• [OBJECTIVE]: Starting at the line that contains "From this picture" and ending at the last line of the records, turn each line into a string in a JSON list, leaving out blank lines.
--- Start SUPPLIED MATERIAL ---
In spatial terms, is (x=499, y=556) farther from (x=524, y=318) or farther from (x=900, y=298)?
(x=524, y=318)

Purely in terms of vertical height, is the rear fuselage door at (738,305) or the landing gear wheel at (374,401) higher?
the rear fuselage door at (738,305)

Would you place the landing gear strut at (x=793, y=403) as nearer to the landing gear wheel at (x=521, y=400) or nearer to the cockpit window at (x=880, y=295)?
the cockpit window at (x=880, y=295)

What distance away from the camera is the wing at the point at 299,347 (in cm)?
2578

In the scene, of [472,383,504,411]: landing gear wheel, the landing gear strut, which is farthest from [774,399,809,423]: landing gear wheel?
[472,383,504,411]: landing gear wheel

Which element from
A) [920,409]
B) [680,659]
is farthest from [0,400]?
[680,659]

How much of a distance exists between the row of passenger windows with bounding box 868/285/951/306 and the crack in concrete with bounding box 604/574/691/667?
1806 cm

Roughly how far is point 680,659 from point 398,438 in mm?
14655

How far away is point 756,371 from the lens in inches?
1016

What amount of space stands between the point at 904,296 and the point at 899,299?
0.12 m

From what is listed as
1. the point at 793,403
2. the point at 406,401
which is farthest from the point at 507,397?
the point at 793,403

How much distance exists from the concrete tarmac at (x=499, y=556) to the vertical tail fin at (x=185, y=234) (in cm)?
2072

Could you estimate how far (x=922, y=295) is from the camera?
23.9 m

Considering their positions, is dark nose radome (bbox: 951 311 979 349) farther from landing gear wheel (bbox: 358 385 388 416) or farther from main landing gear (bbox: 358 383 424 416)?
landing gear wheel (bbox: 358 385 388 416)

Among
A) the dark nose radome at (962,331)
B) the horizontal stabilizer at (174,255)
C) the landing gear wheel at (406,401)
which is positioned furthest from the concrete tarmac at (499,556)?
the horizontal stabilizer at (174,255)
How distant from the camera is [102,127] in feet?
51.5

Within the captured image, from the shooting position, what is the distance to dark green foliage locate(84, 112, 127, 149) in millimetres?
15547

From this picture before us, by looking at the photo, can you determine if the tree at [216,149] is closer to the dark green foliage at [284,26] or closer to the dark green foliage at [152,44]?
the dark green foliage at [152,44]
--- End SUPPLIED MATERIAL ---
• [THE REPLY]:
[
  "From this picture before us, by looking at the photo, can you determine if the tree at [216,149] is closer to the dark green foliage at [284,26] or closer to the dark green foliage at [152,44]?",
  "the dark green foliage at [152,44]"
]